Virginia Vogel Mattern died peacefully at home in Stamford, Conn., on May 16 after a brief illness. She was 88 and had been a lifelong summer resident of the Vineyard, a place she held close to her heart.
She was born in Boston on April 1, 1933, along with her twin brother Ralph Booth Vogel, the children of Virginia Kingswood Booth and William Dickerman Vogel. They had an older sister Grace, and younger brother Frederick 3rd.
The family lived in Cambridge and Beverly Farms for several years before relocating to Milwaukee, Wisc.
Ginnie graduated from the Emma Willard School in 1951, and Wellesley College in 1955, where she played tennis and basketball. Immediately after college she moved to Rome to take an art course, and traveled extensively. The experience sparked a love of travel that would take her to far-flung corners of the globe throughout her life, including Thailand, Syria, Egypt and Chile. She went on many African safaris, as well as visiting the European countries.
She met her future husband Gray Mattern through a mutual friend at a wedding. He was headmaster at Wilbraham Academy, and a pianist and writer. They were married in January 1959. They had four children: Heather, Candice, Jennifer and Gray Jr.
Gray retired in 1971. In 1974 he was appointed director of the European Council of International Schools, and he and Ginnie moved to England. They lived in Surrey for 17 years, before returning to settle in North Stamford.
Ginnie first came to Martha’s Vineyard when she was three months old and her parents rented a house on the Edgartown harbor. Her grandparents spent summers at the Harbor View Hotel in Edgartown, in an era when it was common for families to take up residence at the hotel.
In the 1960s Ginnie and Gray bought an unfinished house tucked into a slope of Manaca Hill on Chappaquiddick. They hired Bob Marshall, a well-known Chappy contractor, to help finish the house and build an addition. They also did much of the work themselves, with Ginnie putting up paneling and building bookcases, enjoying the DIY role. The Chappy house remains the family summer home today, and there are many happy memories of time spent there, including evenings with friends gathered around the piano while Gray played favorite show tunes.

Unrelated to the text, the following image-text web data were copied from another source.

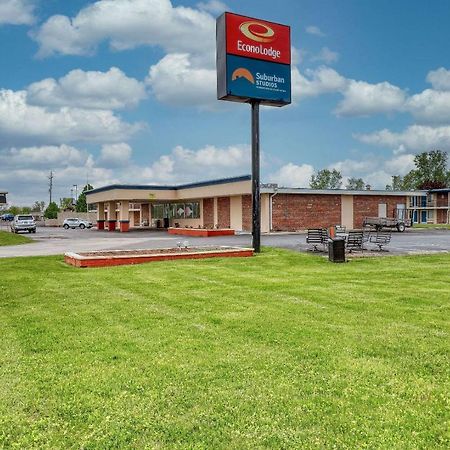Suburban Studios Neenah-Appleton Exterior photo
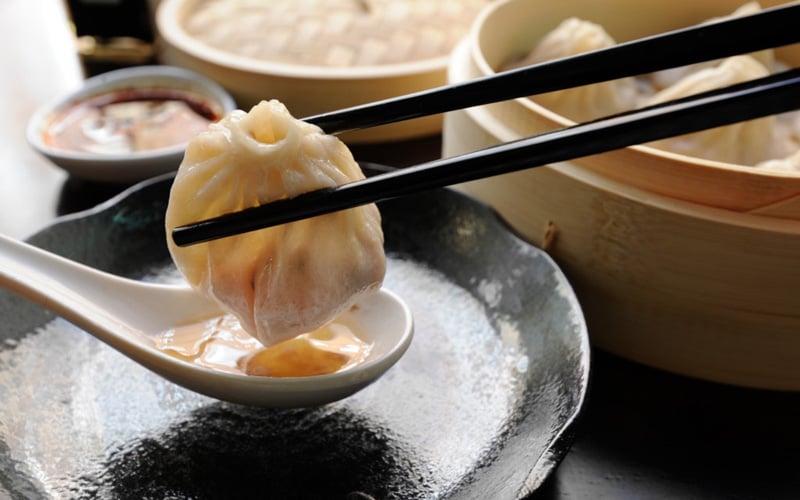Sủi cảo, hay còn gọi là bánh chẻo, là một món ăn nổi tiếng bắt nguồn từ Trung Quốc, rồi lan rộng ra các nước Đông Á. Nhân sủi cảo thường có thịt nghiền, rau. Bạn có thể thưởng thức món ăn này tại đường Hà Tôn Quyền, quận 11. Ảnh: Tomostyle. Sủi cảo, hay còn gọi là bánh chẻo, là một món ăn nổi tiếng bắt nguồn từ Trung Quốc, rồi lan rộng ra các nước Đông Á. Nhân sủi cảo thường có thịt nghiền, rau. Bạn có thể thưởng thức món ăn này tại đường Hà Tôn Quyền, quận 11. Ảnh: Tomostyle.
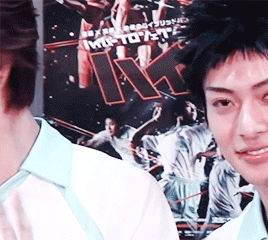 fencer-x:captainofalienvbc:â–º Haikyuu!! Stage Play ã€å›²ã¿å–æã€‘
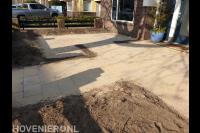Voortuin bestraten met betontegels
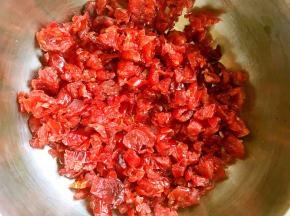 蔓越梅切碎备用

An all-around sportswoman and avid tennis player, Ginnie competed in tournaments at the Edgartown Yacht Club, winning many through the years. She had a passion for fishing, and could be found out on a boat daily with Ed Case, and later with Kay Ficks on the General. For the past 13 years she had gone king salmon fishing with a group of women in British Columbia. She developed a love of clamming and scalloping when she and Gray spent three winters on Chappy in the early 1970s.
In the 1980s Ginnie became interested in southwestern pottery while visiting her sister in Santa Fe, N.M., and began collecting. Later she donated her collection to the Denver Art Musuem, which houses one of the largest collections of North American indigenous art in the country.
She also collected sculpture. A signature Barbara Hepworth piece, Biolith, now sits at the entrance to the British Art Museum at Yale, a gift from Ginnie in memory of Gray, who died in 1997.
She was a Sterling Fellow at Yale, and was a member of the Chappaquiddick Beach Club, the Edgartown Yacht Club, the Mill Reef Club in Antigua, the Longmeadow Country Club, the Edgartown Golf Club and the Chappaquiddick Community Center. In 2012 she sold a two-acre parcel of land near her home on Chappaquiddick to the Sheriff’s Meadow Foundation for a modest sum, to remain as open space.
In addition to her husband, she was predeceased by her twin brother Ralph and sister Grace; and her daughter Jennifer Bartholow, who died in 2020.
She is survived by her daughters Heather Sideman of Milton and Candice Webster of West Tisbury; son Gray Mattern Jr. of St Petersburg, Fla.; seven grandchildren and two great-grandchildren.
Services will be private. Donations can be made to Martha’s Vineyard Community Services, or the YMCA of Martha’s Vineyard.